The output root file contains a tree with a Data class per detector. Such class are designed to hold uncalibrated data inside std::vector. At this stage no analysis is performed.
Step 3: Tree Trimming (Merge)
To perform the merge we want to produce an nptool root file that is entry match with the anaroot root file. Since an entry is produce in the nebula plus root file for every received trigger from SAMURAI DAQ, the tree should be already entry match.
However the faster trigger merger has a limitation of 127 channel within a single event. Some events have more than 127 channel (about 1 every 30 Millions during cosmic run). The issue cause faster trigger merger to put the 127 first QDC hit of the event in a special group (group 0), and leave alone the hit in the trigger channel (channel 189). During the merge the group 0 events are kept in the output tree but they do not match any entry in the anaroot file, as they contain no trigger TS. The corresponding trigger is left alone in a separate entry that match the anaroot one.
When this happen the difference in time between entry n of nptool tree and entry n of anaroot tree will have a time difference greater than 1us. If this is the case, the entry is dropped from the Nebula Plus output root file.
The trimmed tree is produced using the nebp_anaroot_merger utility from the nebula-plus nptool plugin.
nebp_anaroot_merger --window 1000 --nptool root,<treename>,<filename> --anaroot root,<treename><filename> --output root,<treename>,<filename>
Here the arguments are:
- –window <window lenth in ns> : acceptable TS diff between nebula plus and nebula
- –nptool: list of space separated root file containing a nebula-plus branch
- –anaroot: a single root file from anaroot with a TS branch
- –nptool-tree-name <tree name> : optional flag specifying the tree name inside the nebula plus root file. Default is “DataTree”.
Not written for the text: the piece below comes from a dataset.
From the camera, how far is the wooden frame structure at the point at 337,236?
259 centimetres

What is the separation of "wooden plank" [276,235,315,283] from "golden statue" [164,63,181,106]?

- –anaroot-tree-name : optional flag specifying the tree name inside the anaroot root file. Default is “tree”.
The output root file should be of equal length, or smaller than the corresponding anaroot file and could be associated with it using the Friend Tree mechanism.
On expandacq
On expandacq a Snakemake workflow has been implemented to run all of the step mentioned above automatically. Like make, Snakemake has a set of rule to produce necessary file for each steps. If a file already exist it will not be recreated, unless the rule for producing it has been changed.
The workflow is configured using a yaml file. Here is a sample yaml file:
# processing chain for fast file # fast -> group -> data -> merged -> physics run: start: 220 stop: 240 # main data path data_path: "data" # experiment name exp_name: "Test_SAMURAI" # base name of the run basename: "nebnptest" # for remote nebula download: anaroot_basename: "nebula0"
Here is the content of the Snakefile currently used. The first section of the file is written in plain python and use information from analysis.yaml to produce a list of output file, i.e. one merged file per run. The following sections contains rules to make each intermediate file.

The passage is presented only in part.